Since 1992, Mexico has supported and regulated sea turtle conservation through turtle camps. Although the government provides scientific advice and methodology, the camp receives no funding from the government, and must function solely on volunteer activity from the local community.
“We want to participate in this project because it is the first time a camp like this has been set up on our beaches,” said Galaz. “The task that this camp is performing will help assure that our children will get to see turtles on these beaches.”
The volunteers at the camp take part in a variety of activities to protect both nesting adults and hatchlings, including patrolling the beach at night during nesting season to protect adult females from poachers. The volunteers also transfer the eggs to man-made nests in a secure corral to protect the eggs from scavenging animals as well as from people who view turtle eggs as a delicacy.
When the hatchlings emerge, volunteers protect and feed them in tanks for up to two weeks to give them a greater chance of survival. Without human intervention, only one in a thousand to one in ten thousand will reach adulthood.
As part of their commitment to the turtle camp, Galaz and Ramirez are working on fund raising for the camp to provide the equipment they need, such as headlamps for monitoring the beaches at night, a GPS units to accurately mark nest locations, thermometers and hydrometers to monitor nest conditions, and scales to weigh hatchlings. Galaz and Ramirez also take their turns patrolling the beach and recruit friends and colleagues to contribute to the effort.

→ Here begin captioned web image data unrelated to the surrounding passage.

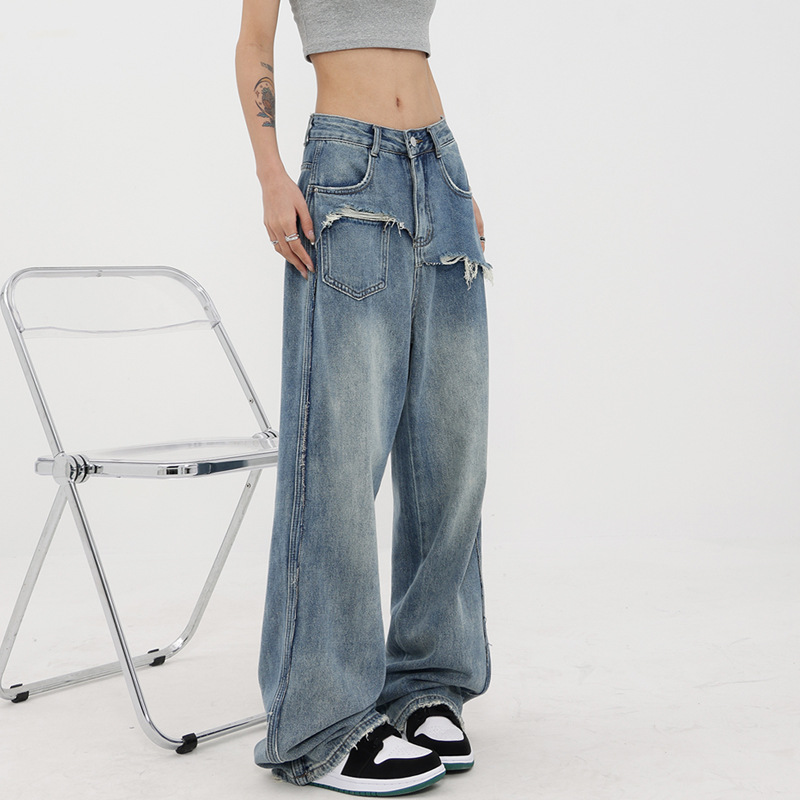Ken Studio Design Sense Retro Wide Leg Jeans for Women 2023 Spring and Summer New High Waist Straight Mop Pants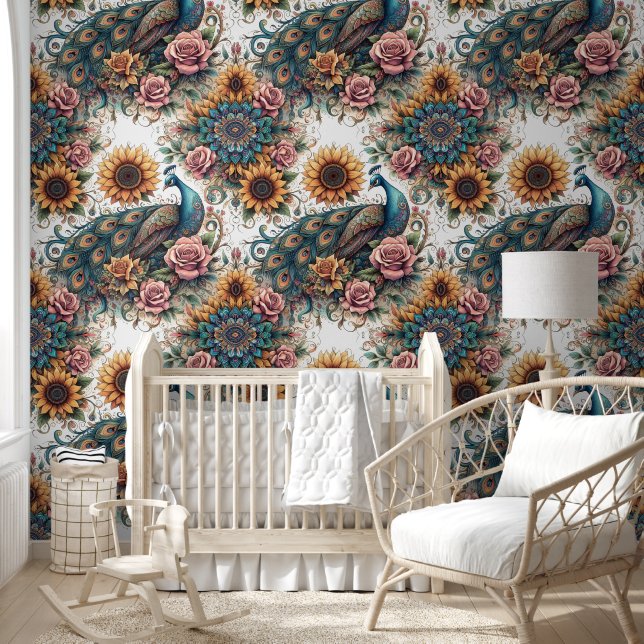 Boho Peacock & Sunflower Symphony Tapete (Kinder)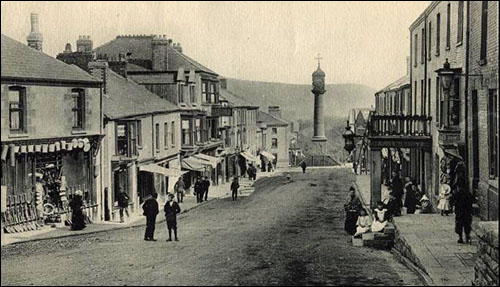 Photo of Tredegar town clock and Castle Street c.1900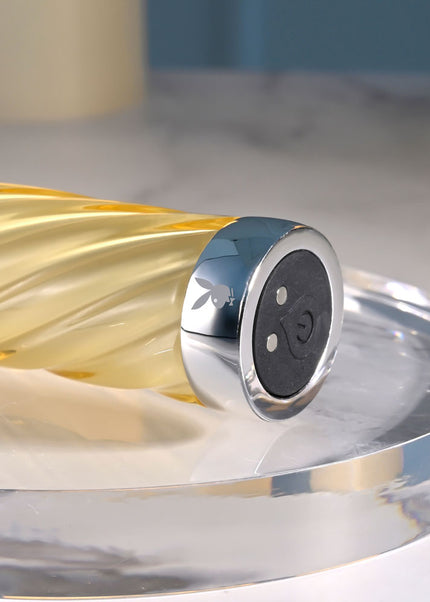 Playboy Pleasure TWIST OF FATE - Yellow Glass 17.5 cm USB Rechargeable Vibrator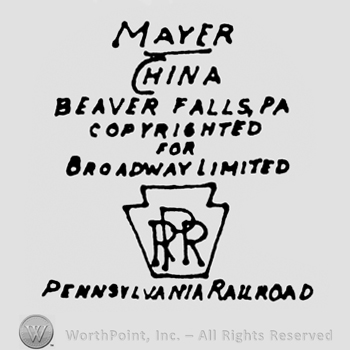 Writing from top to bottom Mayer China Beaver Falls Pa Copyrighted for Brodway Limited monogram of letters PRR inside a pot Pensylvania Railroad
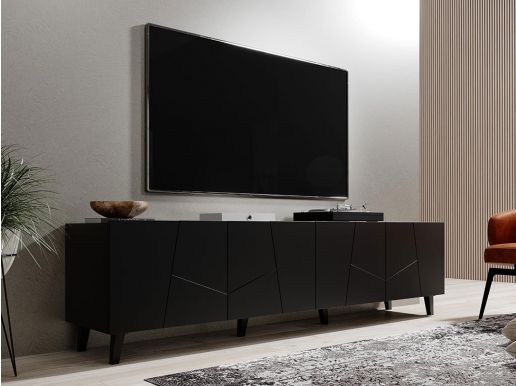 Tv-meubel ICARDI 4 deuren zwart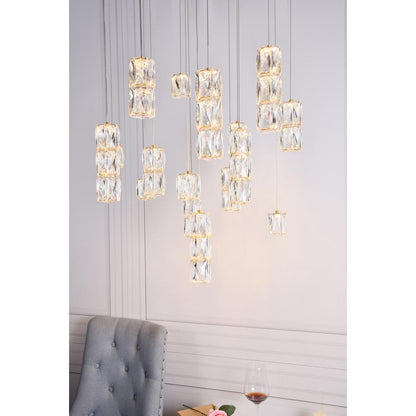 Polaris LED light Gold Pendant Clear Crystal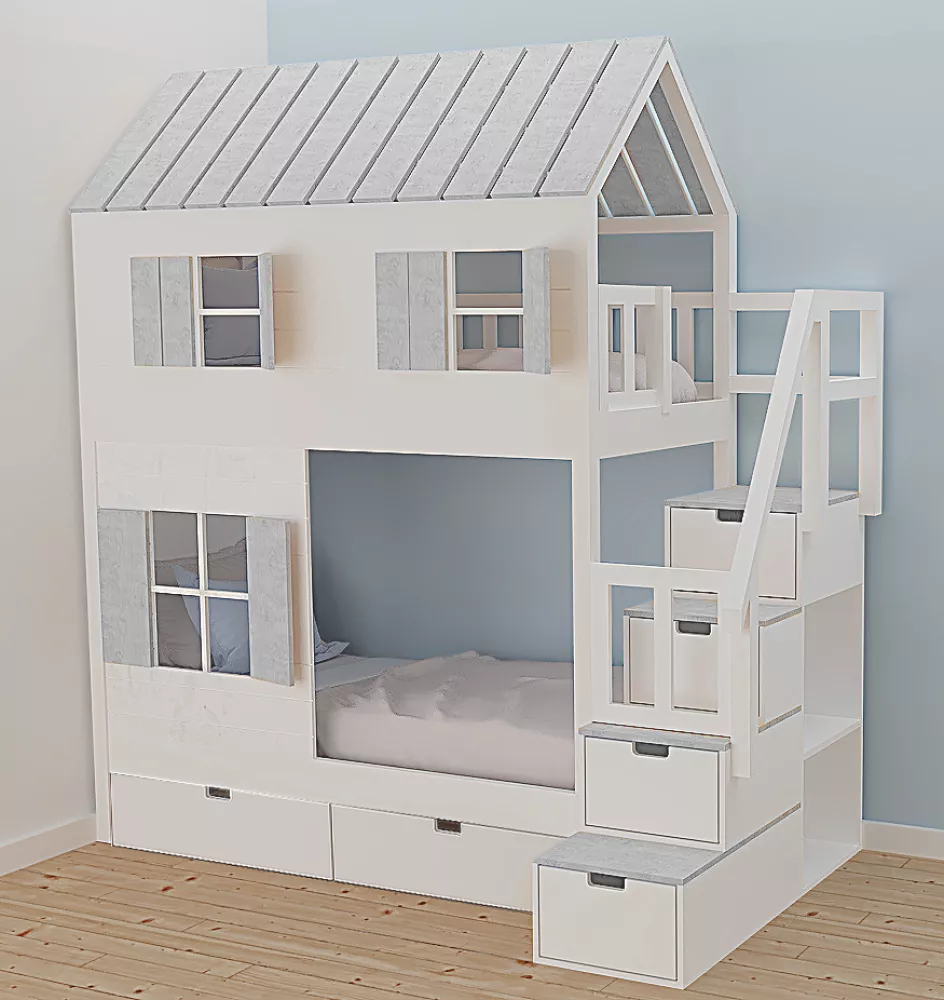 Bērnu gulta 102P ar stelāžām Kāpņu puse: Pa labi, Guļamvietas platums: 80 cm, Guļamvietas garums: 160 cm, · 112 × 207 × 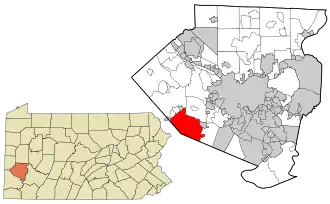 Location in Allegheny County and state of Pennsylvania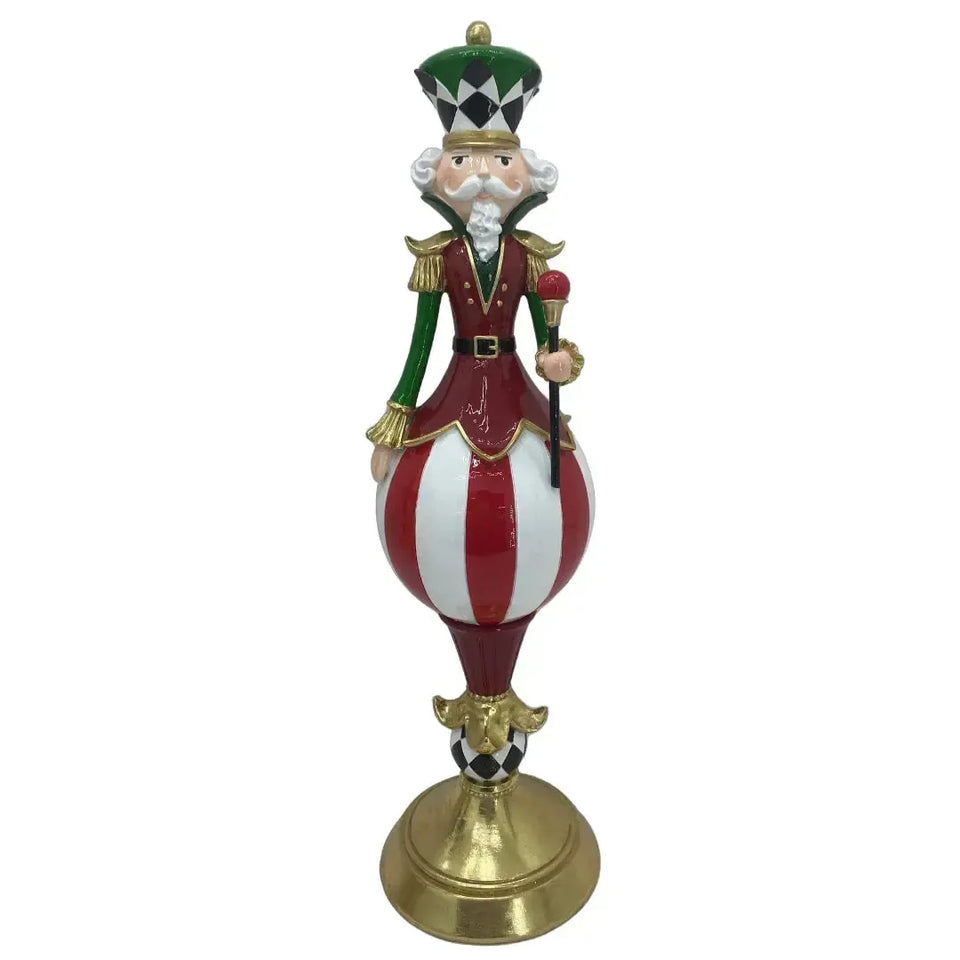 Adorno Decorativo Natal Resina Soldado Quebra Nozes Vermelho / Verde 46x13cm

“This is a very hard task that should be performed every day to secure all the nests found, but because there are only a few people involved it only gets done every third day or so,” said Galaz. “We’ll get more people involved in it, which will not only help the camp but will also create awareness of the importance of this work.”
Galaz and Ramirez’s story is just one of the hundreds of community projects launched by HSBC employee fellows, extending the Earthwatch experience to local communities around the world.